## Goal of the exercise:
Every record below needs to be written out exactly, apart from the pictures.

## Supplied information:
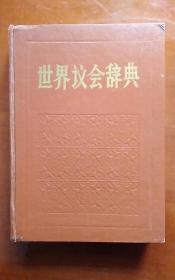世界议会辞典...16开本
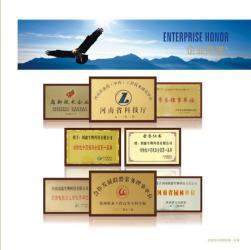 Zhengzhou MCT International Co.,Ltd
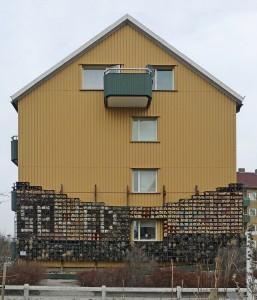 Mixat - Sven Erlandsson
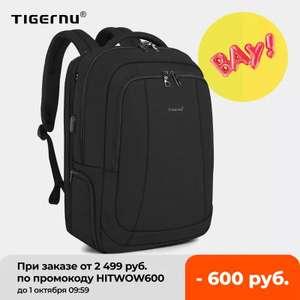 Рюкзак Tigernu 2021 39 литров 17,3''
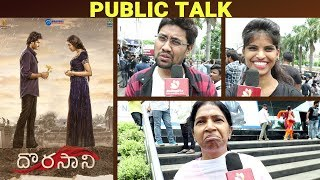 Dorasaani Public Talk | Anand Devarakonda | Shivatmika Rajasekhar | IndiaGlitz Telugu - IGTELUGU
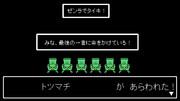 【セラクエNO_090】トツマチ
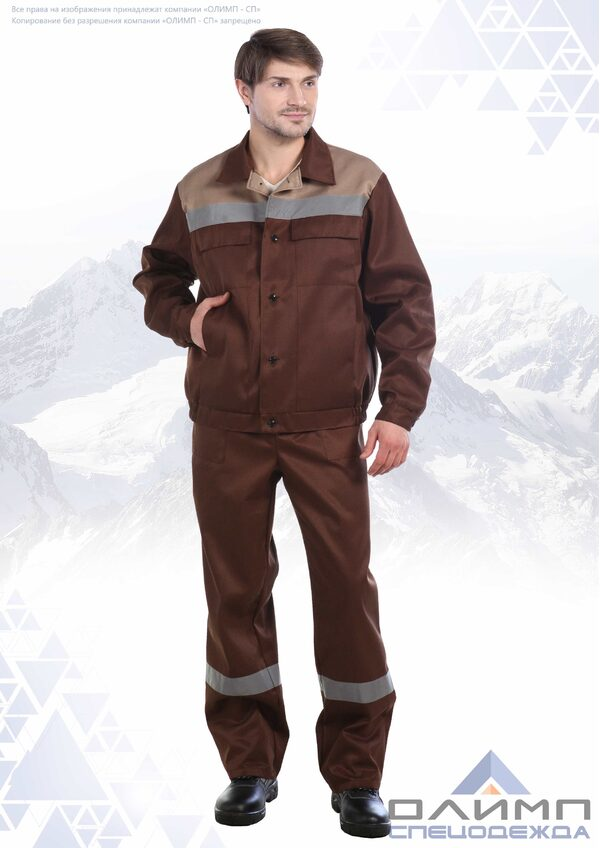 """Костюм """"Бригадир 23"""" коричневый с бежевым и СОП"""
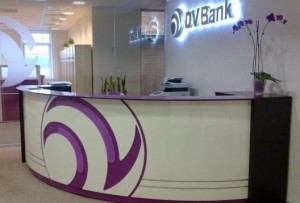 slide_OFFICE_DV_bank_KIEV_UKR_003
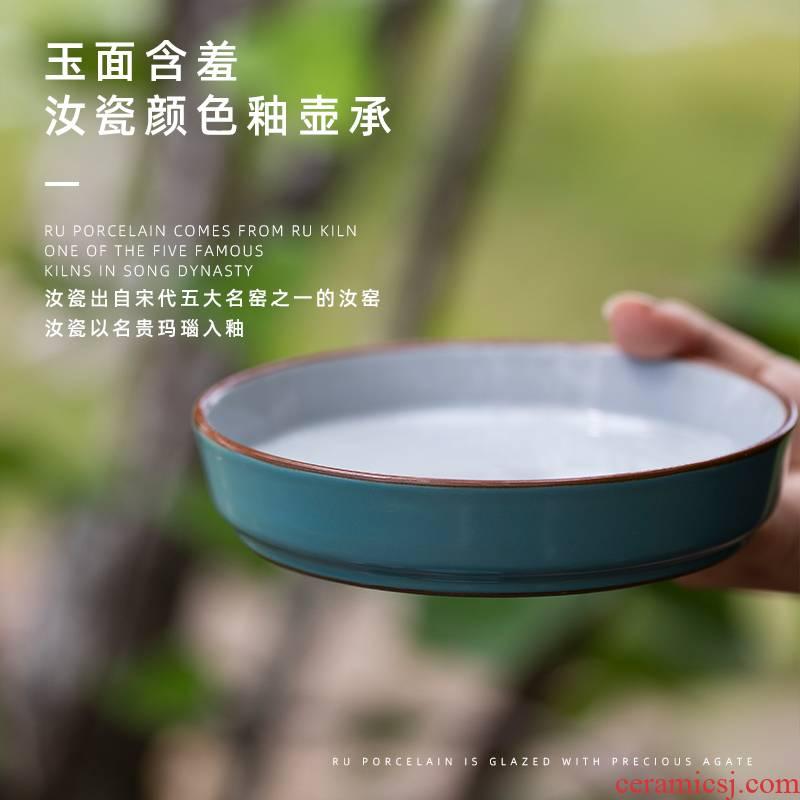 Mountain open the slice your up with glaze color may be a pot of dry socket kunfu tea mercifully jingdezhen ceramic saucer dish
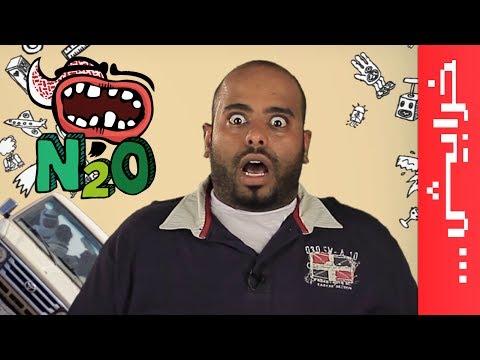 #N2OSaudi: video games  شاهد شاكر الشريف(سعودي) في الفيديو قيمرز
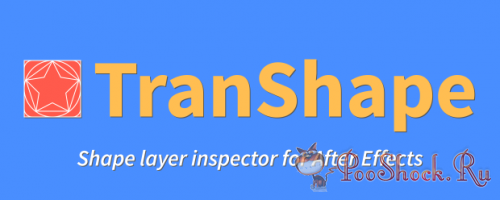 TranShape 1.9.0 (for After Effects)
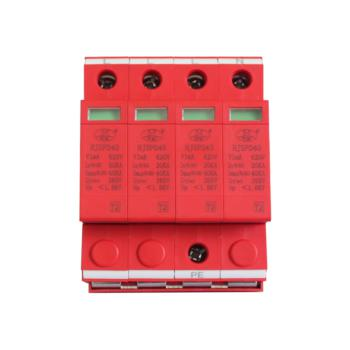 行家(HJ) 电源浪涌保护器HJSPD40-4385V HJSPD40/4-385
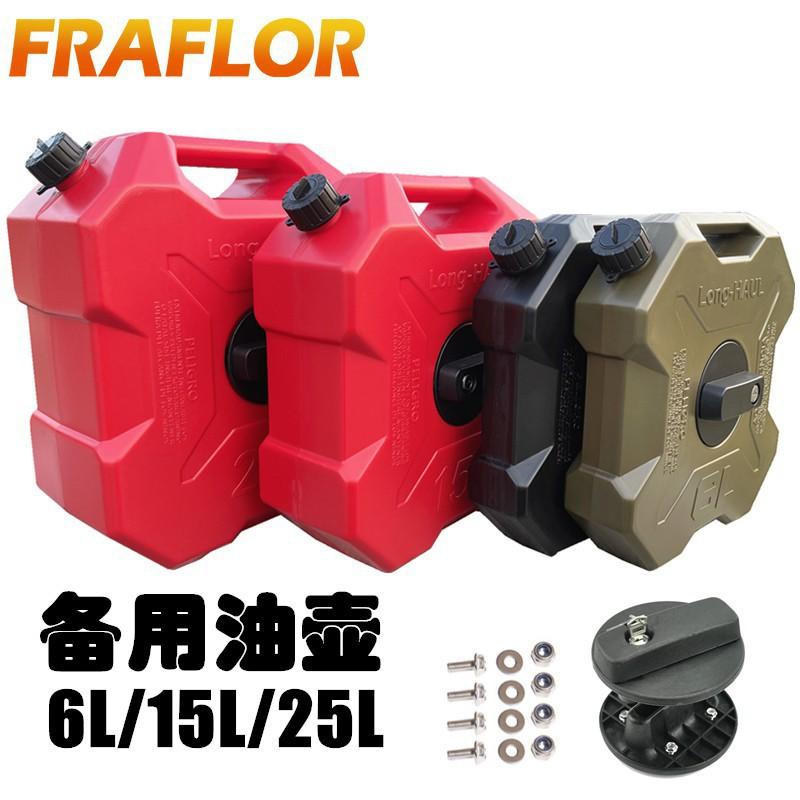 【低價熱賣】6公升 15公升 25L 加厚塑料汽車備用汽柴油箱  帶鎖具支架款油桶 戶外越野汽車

## Task response:
世界议会辞典...16开本
 Zhengzhou MCT International Co.,Ltd
 Mixat - Sven Erlandsson
 Рюкзак Tigernu 2021 39 литров 17,3''
 Dorasaani Public Talk | Anand Devarakonda | Shivatmika Rajasekhar | IndiaGlitz Telugu - IGTELUGU
 【セラクエNO_090】トツマチ
 """Костюм """"Бригадир 23"""" коричневый с бежевым и СОП"""
 slide_OFFICE_DV_bank_KIEV_UKR_003
 Mountain open the slice your up with glaze color may be a pot of dry socket kunfu tea mercifully jingdezhen ceramic saucer dish
 #N2OSaudi: video games  شاهد شاكر الشريف(سعودي) في الفيديو قيمرز
 TranShape 1.9.0 (for After Effects)
 行家(HJ) 电源浪涌保护器HJSPD40-4385V HJSPD40/4-385
 【低價熱賣】6公升 15公升 25L 加厚塑料汽車備用汽柴油箱  帶鎖具支架款油桶 戶外越野汽車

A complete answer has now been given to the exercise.